Greenpeace's campaign to prevent deep-sea drilling for oil and gas exploration and extraction in New Zealand comes to Dunedin next week.

A collection of "oil" prints of a blue penguin and diving petrel killed in the container ship Rena disaster will go on display at Taste Merchants, in Lower Stuart St, from April 17 to 21.

Greenpeace campaigner Steve Abel said the two birds were found dead and covered in oil on Matakana Island by Greenpeace volunteers helping clean oil off beaches in the wake of the Rena spill off Tauranga last year.

"This memorial to the birds that were killed by the Rena's oil is also a stark reminder of the dangers of opening up New Zealand waters to deep-sea oil drilling."

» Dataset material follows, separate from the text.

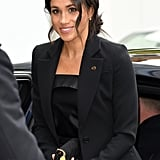 Meghan Markle in a Black Suit at WellChild Awards Sept. 2018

An art collective from Publicis Mojo and Greenpeace volunteers came up with the concept of making "oil prints" with the birds, using some of the actual oil from the Rena.

Greenpeace was concerned that when exploratory drilling begins in New Zealand, it will be under threat of a Deepwater Horizon-type disaster when 627,000 tonnes of oil leaked into the Gulf of Mexico.

"The authorities didn't have a hope of containing the Rena's oil. Imagine waiting helplessly for more than a thousand times more oil to wash up on St Clair Beach."

More than 138,000 people have signed Greenpeace's petition to stop any deep-sea oil drilling.